Hi all!! I started the course a few weeks back and just after the second lesson, I made a classifier to distinguish between bulls and buffaloes. https://isitabull.onrender.com/
I created a proposal for the society of actuaries predictive analytics contest and won second place. Any suggestions on how to improve the model are welcome.

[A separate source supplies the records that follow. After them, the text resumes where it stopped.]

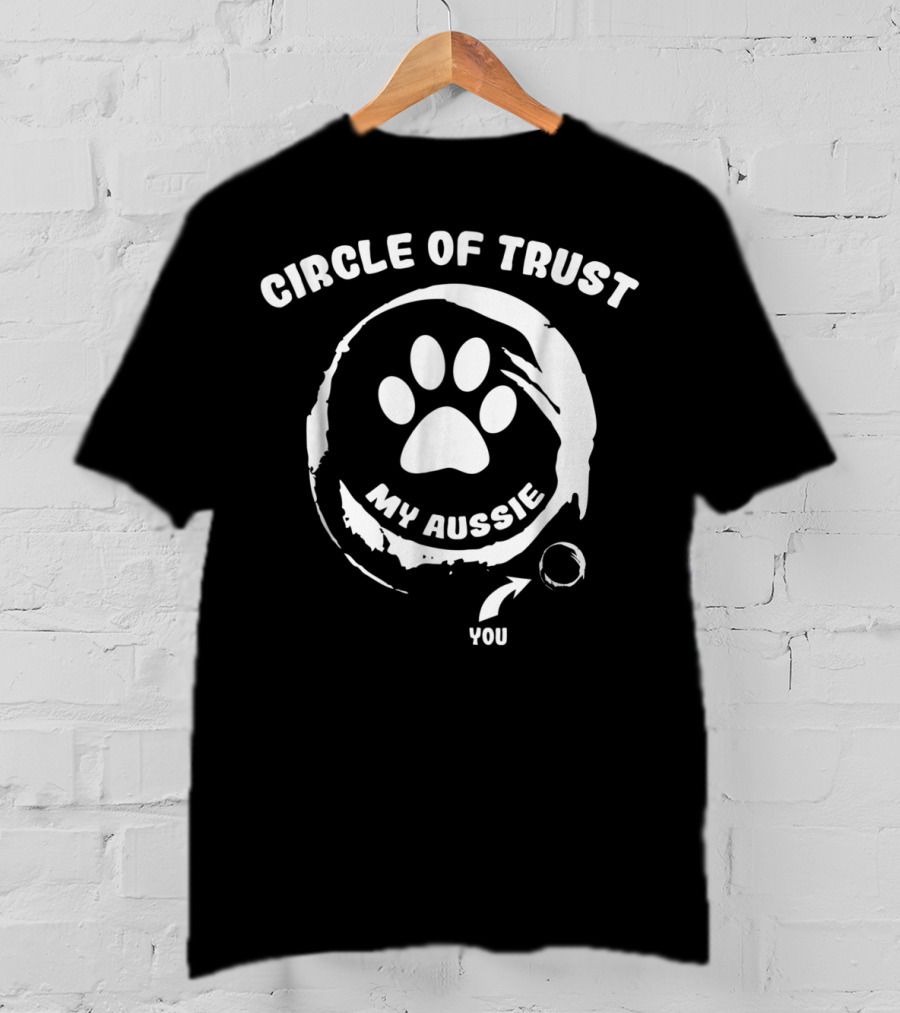 Circle Of Trust My Aussie You T-Shirt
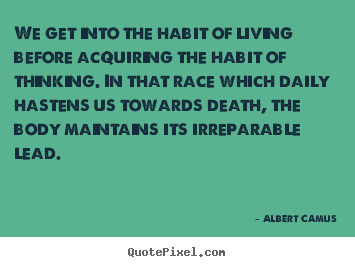 Quotes about life - We get into the habit of living before acquiring the habit of..
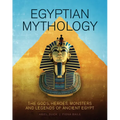 Egyptian Mythology: The Gods, Heroes, Monsters and Legends of Ancient Egypt - Hardcover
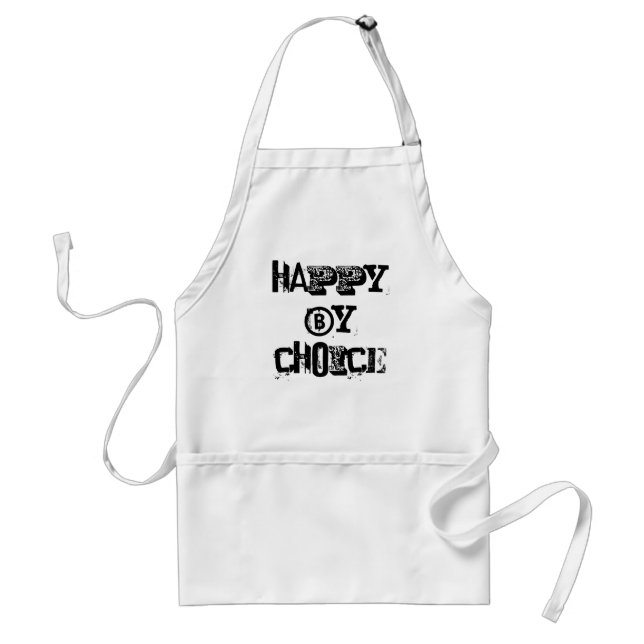 HAPPY BY CHOICE ADULT APRON (Front)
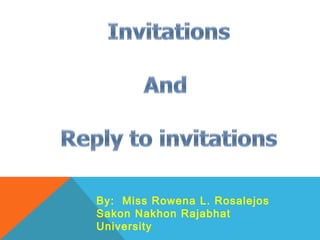 By: Miss Rowena L. Rosalejos
Sakon Nakhon Rajabhat
University
 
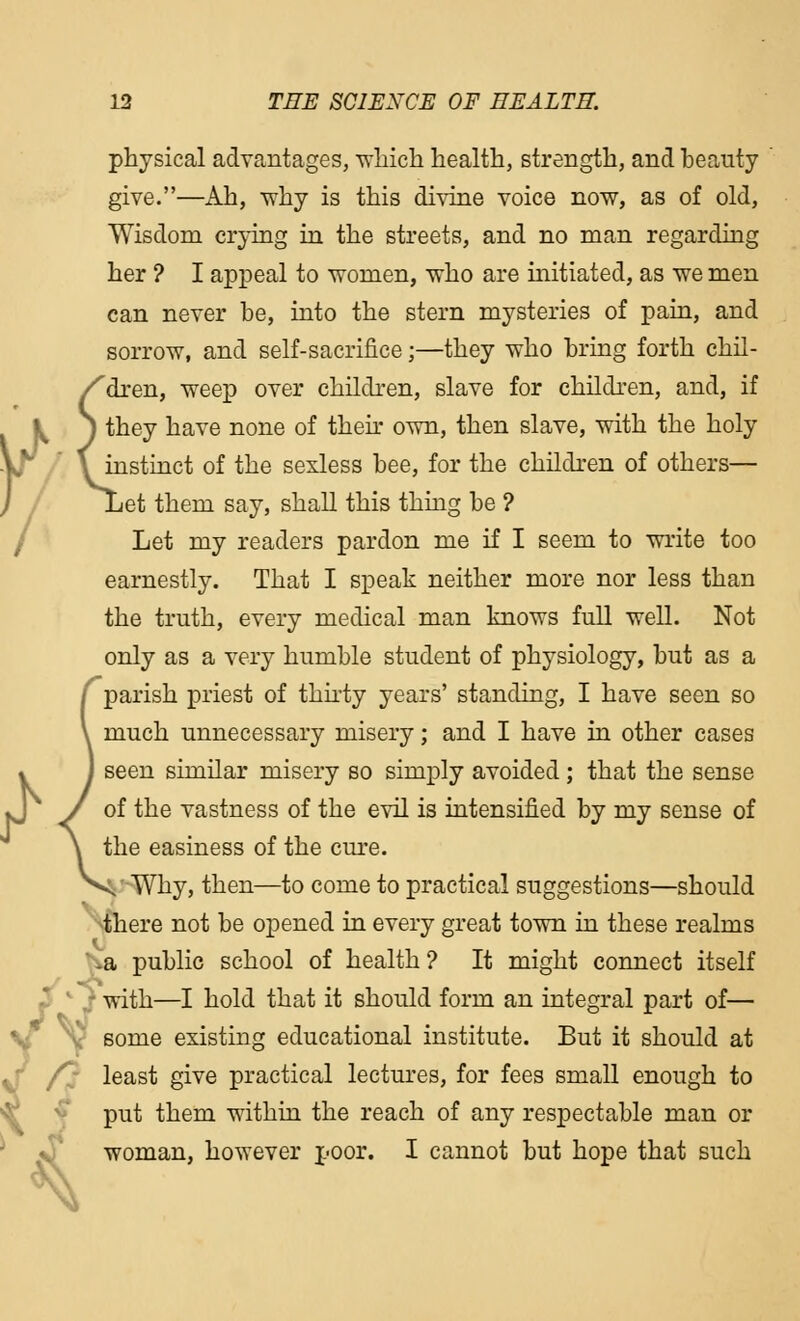 j)th in; 13 THE SCIENCE OF HEALTH. physical advantages, which health, strength, and heauty give.—Ah, -why is this divine voice now, as of old, Wisdom crying in the streets, and no man regarding her ? I appeal to women, who are initiated, as we men can never be, into the stern mysteries of pain, and sorrow, and self-sacrifice;—they who bring forth chil- /'dren, weep over children, slave for children, and, if they have none of their own, then slave, with the holy instinct of the sexless bee, for the children of others— Let them say, shall this thing be ? Let my readers pardon me if I seem to write too earnestly. That I speak neither more nor less than the truth, every medical man knows full well. Not only as a very humble student of physiology, but as a /parish priest of thirty years' standing, I have seen so \ much unnecessary misery; and I have in other cases J seen similar misery so simply avoided; that the sense J of the vastness of the evil is intensified by my sense of \ the easiness of the cure. Vv-Why, then—to come to practical suggestions—should there not be opened in every great town in these realms a public school of health ? It might connect itself with—I hold that it should form an integral part of— some existing educational institute. But it should at /3 least give practical lectures, for fees small enough to put them within the reach of any respectable man or woman, however poor. I cannot but hope that such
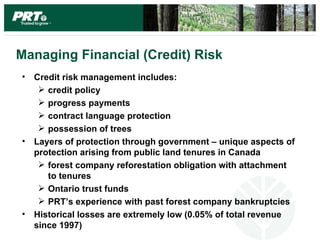 Managing Financial (Credit) Risk
•   Credit risk management includes:
      credit policy
      progress payments
      contract language protection
      possession of trees
•   Layers of protection through government – unique aspects of
    protection arising from public land tenures in Canada
      forest company reforestation obligation with attachment
       to tenures
      Ontario trust funds
      PRT’s experience with past forest company bankruptcies
•   Historical losses are extremely low (0.05% of total revenue
    since 1997)
 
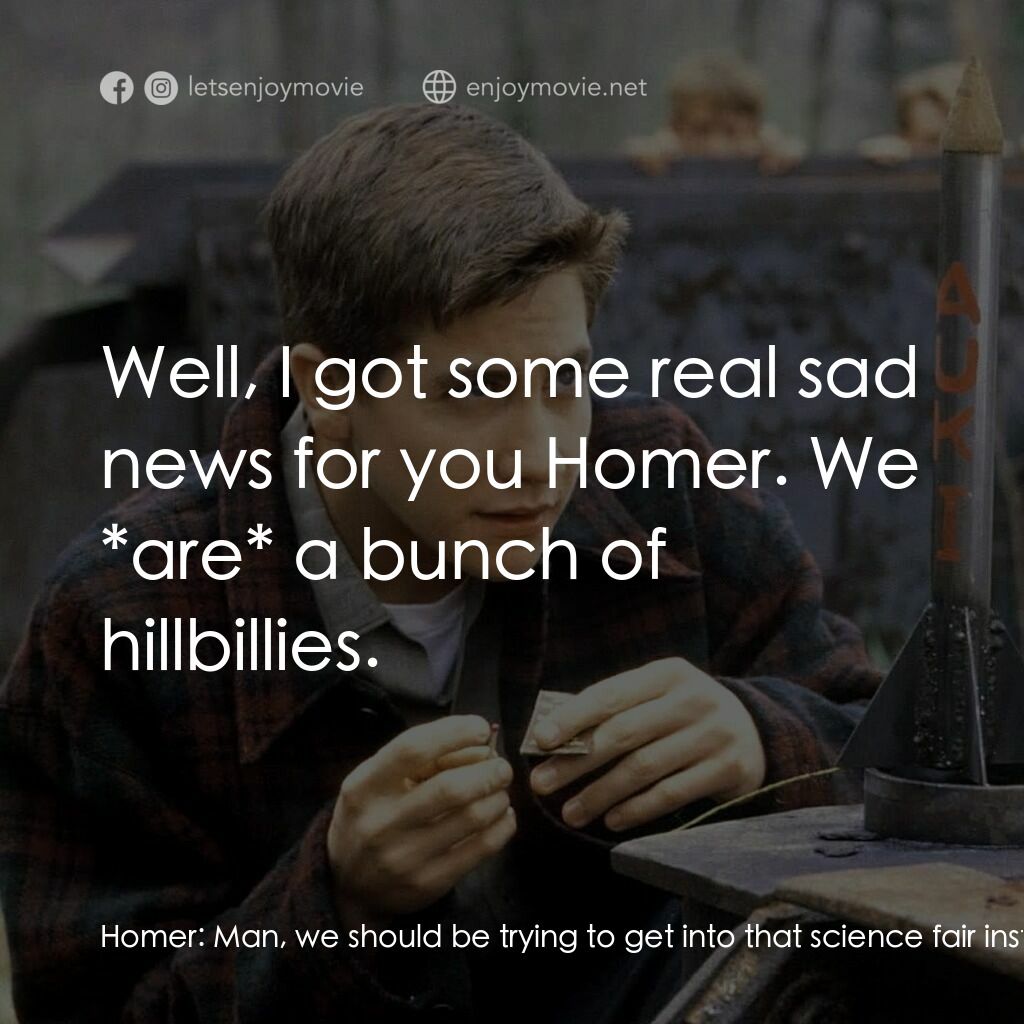 十月的天空電影對白：Homer:  Man, we should be trying to get into that science fair instead of sitting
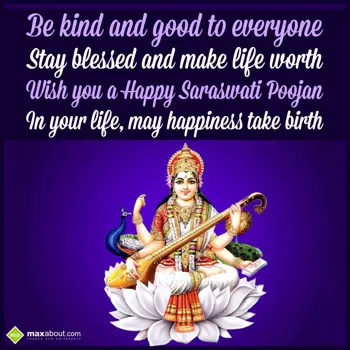 Saraswati Puja Wishes: Be kind and good to 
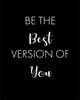Be The Best Version Of You: Undated Productivity Planner, Journal & Organizer - Yearly Goal Setting Workbook - Annual, Monthly And Weekly Project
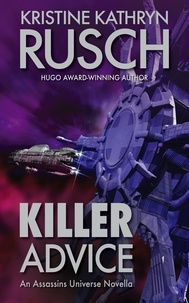  Kristine Kathryn Rusch - Killer Advice: An Assassins Universe Novella - Assassin's Universe.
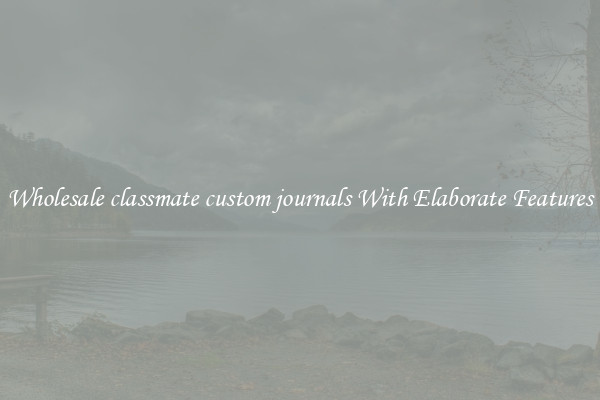 Wholesale classmate custom journals With Elaborate Features
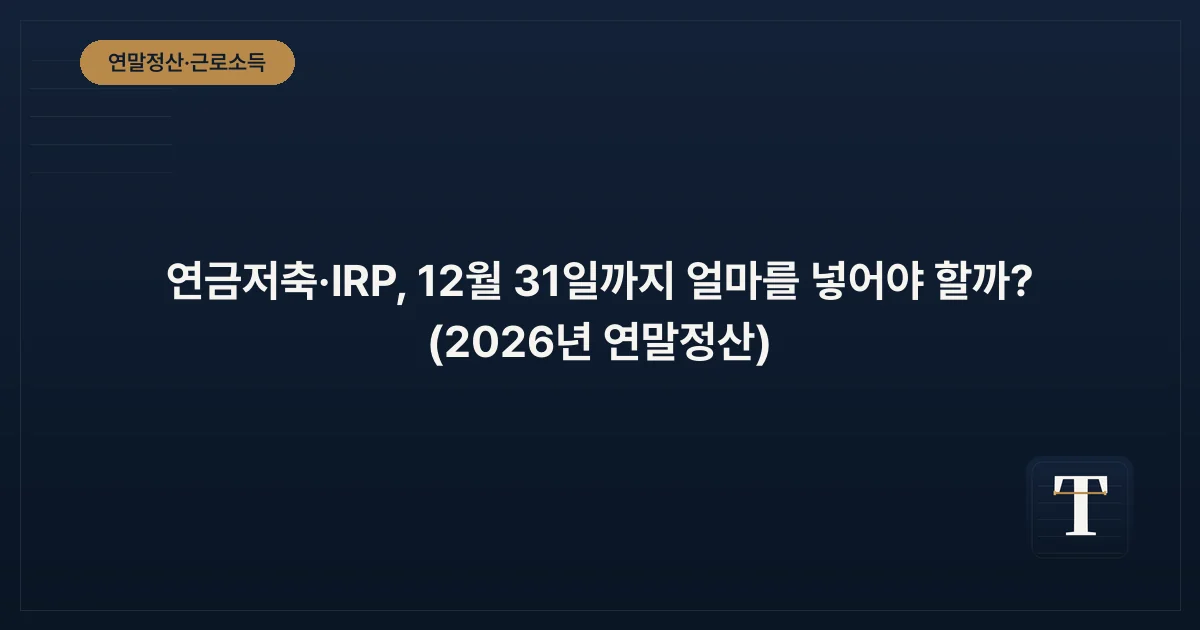 연금저축·IRP, 12월 31일까지 얼마를 넣어야 할까? (2026년 연말정산)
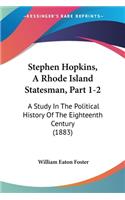 Stephen Hopkins, A Rhode Island Statesman, Part 1-2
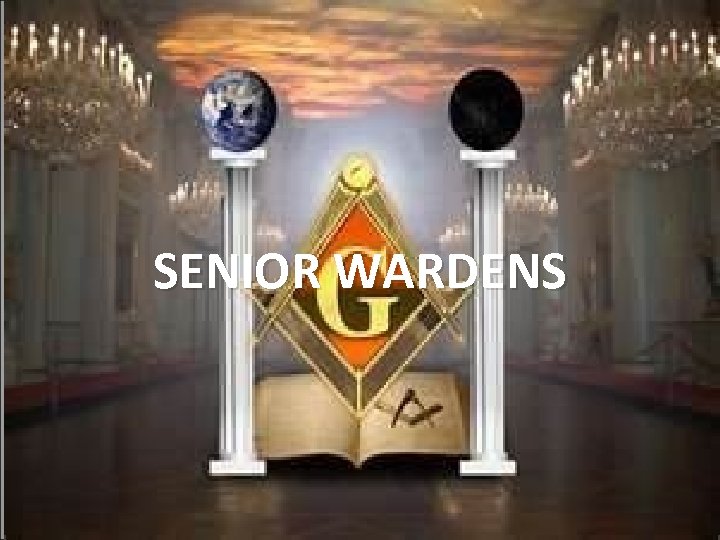 SENIOR WARDENS 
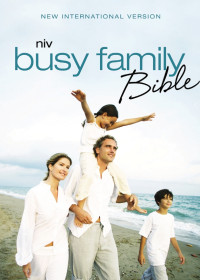 Zondervan; — NIV, Busy Family Bible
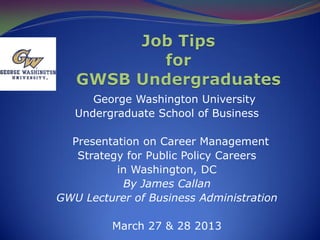 George Washington University
Undergraduate School of Business
Presentation on Career Management
Strategy for Public Policy Careers
in Washington, DC
By James Callan
GWU Lecturer of Business Administration
March 27 & 28 2013
 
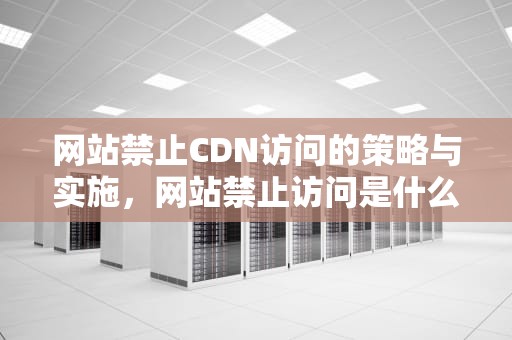 网站禁止CDN访问的策略与实施，网站禁止访问是什么意思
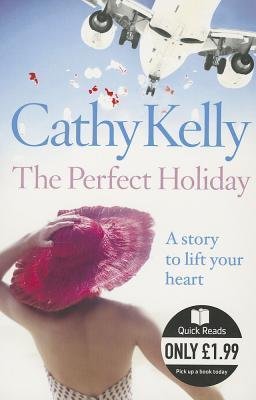 Free Download The Perfect Holiday by Cathy Kelly PDF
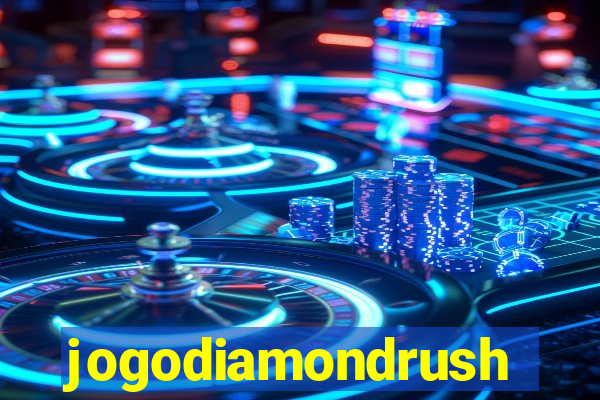 jogodiamondrush
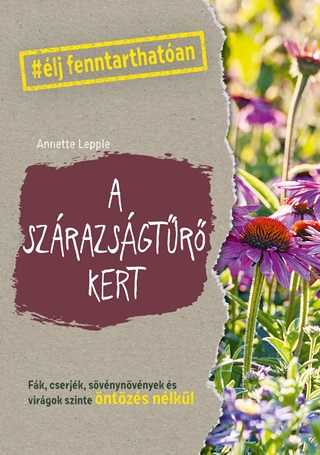 Annette Lepple - A Szrazsgtr Kert
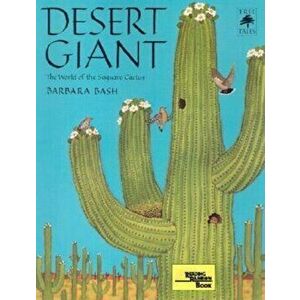 Desert Giant: The World of the Saguaro Cactus, Paperback - Barbara Bash imagine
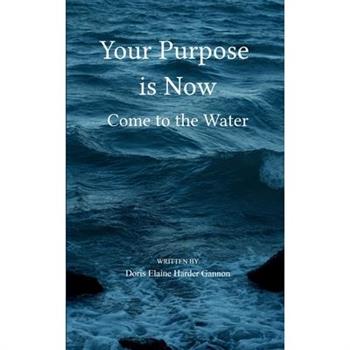 Your Purpose is Now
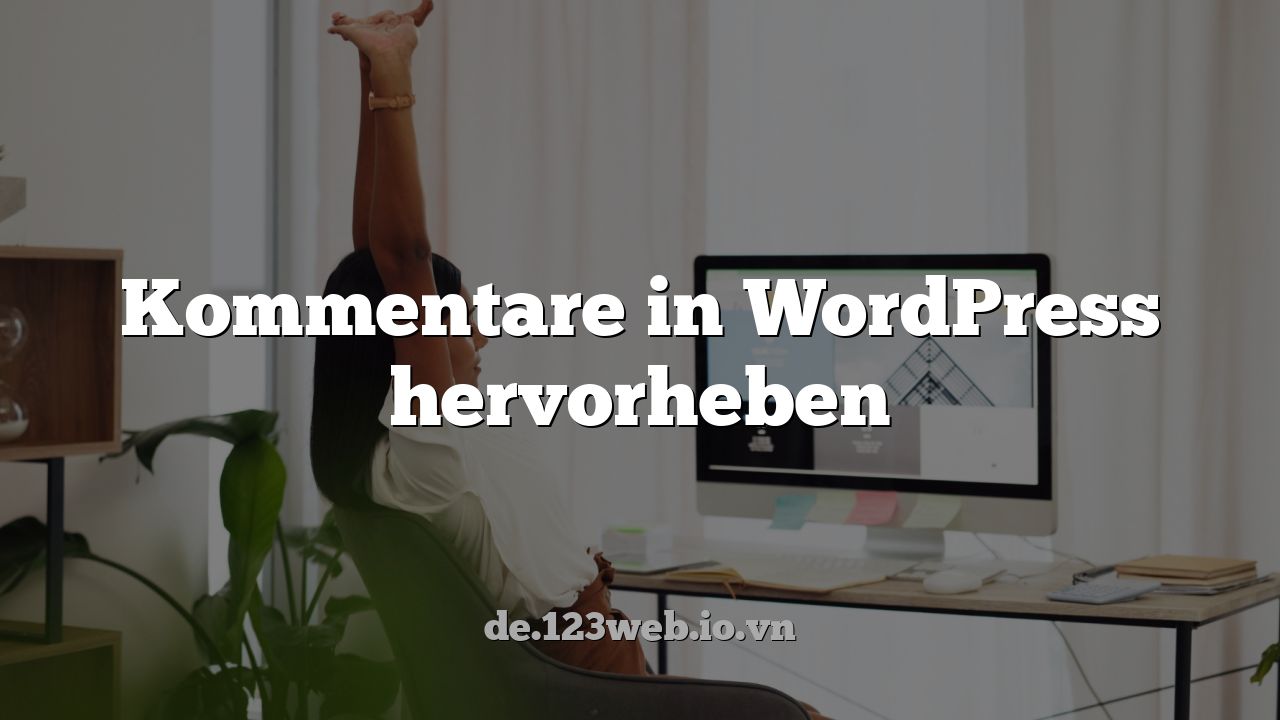 Kommentare in WordPress hervorheben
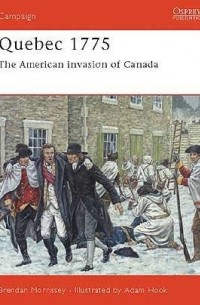 Quebec 1775: The American Invasion of Canada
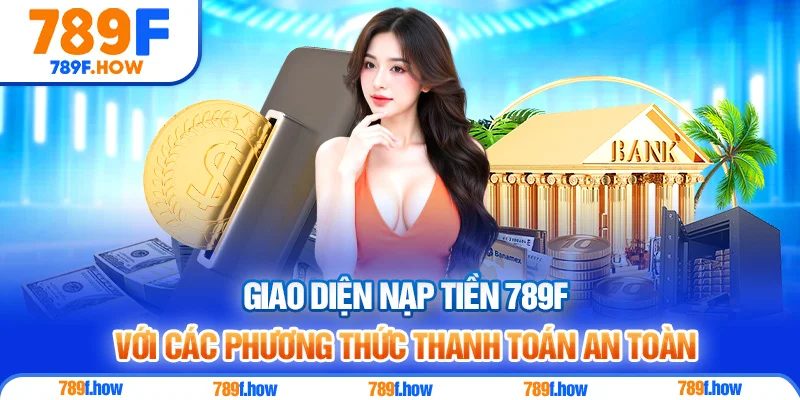 Giao diện nạp tiền 789F với các phương thức thanh toán an toàn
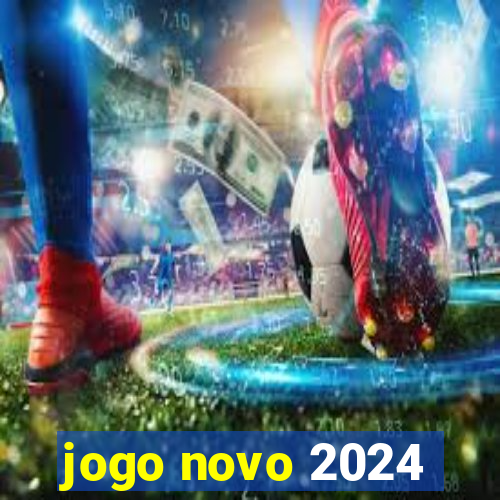 jogo novo 2024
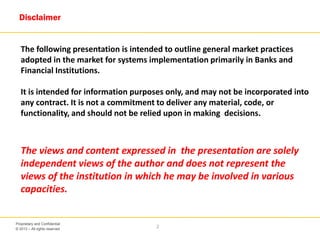 © 2013 – All rights reserved
2
Proprietary and Confidential
The following presentation is intended to outline general market practices
adopted in the market for systems implementation primarily in Banks and
Financial Institutions.
It is intended for information purposes only, and may not be incorporated into
any contract. It is not a commitment to deliver any material, code, or
functionality, and should not be relied upon in making decisions.
The views and content expressed in the presentation are solely
independent views of the author and does not represent the
views of the institution in which he may be involved in various
capacities.
Disclaimer
 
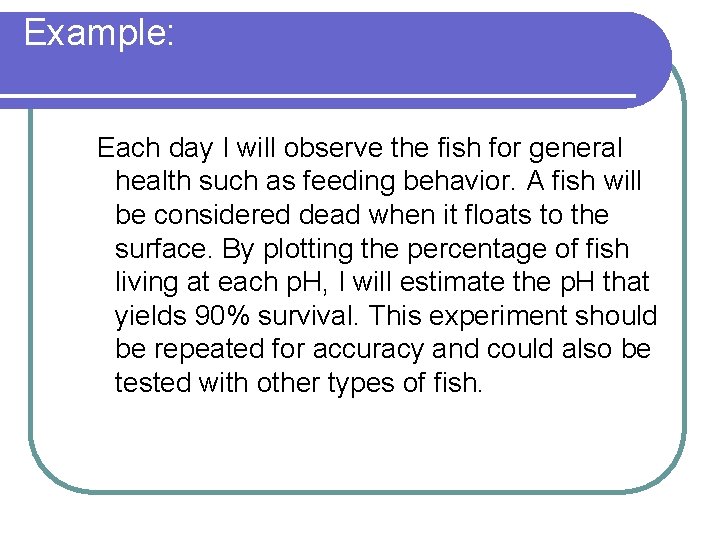 Example: Each day I will observe the fish for general health such as feeding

I am a relative newbie to this forum. I am using Google colab to run the fast ai notebooks. one of projects that i am running is to identify aerial images of different infrastructures (like schools, airports, etc.) I have downloaded images from google but the fastai model is pretty noisy with a very high error rate around percent and looking at the learning rate graph. Nothing much is help but lower learning rates are leading to spike in the error.
even after optimizing the learning rates, I am not able to reduce the error rate to less that 25%.
Is this a hard problem for CNNs to figure out or is there a data error. I am unable to figure out. Any help is welcome.
Hello Abhik:
Thank you for your message. Yes, I am an associate of the society of actuaries (ASA). Nice to see more actuaries here as well. For the competitions organized by the SOA, there is no specific place that I know of where the competitions get announced, it is usually by email. The active involvement programs that I know of right now are the Kaggle/SOA involvement program https://www.soa.org/programs/predictive-analytics/kaggle-program/ and the call for essays in actuarial practice and innovation https://www.soa.org/research/opportunities/actuarial-practice-innovation/
Best,
Maria
@Jabberwocky From my experience with a classifier that I tried to get working to identify four classes of Boeing’s commercial airplanes, I think the issue was the quality and quantity of data. The difference among them are very subtle and also you have to deal with airplanes with different colors. I never could obtain an error rate below 0.46
I’m sure you could do this in google colab! They make it a bit difficult working with cloned repositories… I think what you need to do is download the repo/zip file into a google drive folder, and then you can right click a notebook to open it in colab.
Colab for this kind of thing is a bit messy though. What I like to do is development on my local machine, especially this project because it involves a lot a image/file management, then only run it on a cloud GPU only once everything is in place and running the way I want it to. It’s just the training that needs a GPU. I’d say I spent 90% of my time building the inference loop and OpenCV/matplotlib image formatting, so that was fine running on my local machine’s CPU.
I think the architecture is cool because it isolates the target and that makes it a much better image-classification problem to solve. Whether running two networks at once per image is the optimal way to do it…? I’m not so sure!
Hi! I built a quick video-to-frame labeling tool for ML models. - I am using it in a custom classifier with transfer learning and collected a bunch of long videos for my application that I needed to label fast. Here the code if its useful to you: https://github.com/Mascobot/video_frame_classifier
Just built a custom classifier for microbe classification. It can recognize bacilli (rod-shaped) and cocci (circle-shaped) bacteria at error rate of 4%, despite different zoom levels, brightness, and contrast.
To say I’m excited at what fastai can do is a massive understatement.
However unlike amazon multi-class classification, here only 1 in each class is possible. so is it possible to get the result efficiently in this architecture?
As I am getting 3 labels(boy girl sad) at a time with threshold 0.2 which is not possible in my case.
Please review and suggest if you have any idea to how to make it better in any way.
I know this isn’t a great error rate, but for Lesson 1, not knowing what I’m doing and using a fairly small data set (~200) images. I feel pretty good about this model!
I was surprised how well back/front yard was predicted. The one interesting one was the back yard with the couch being categorized as a living room. In retrospect I should’ve added a patio category to account for something like that.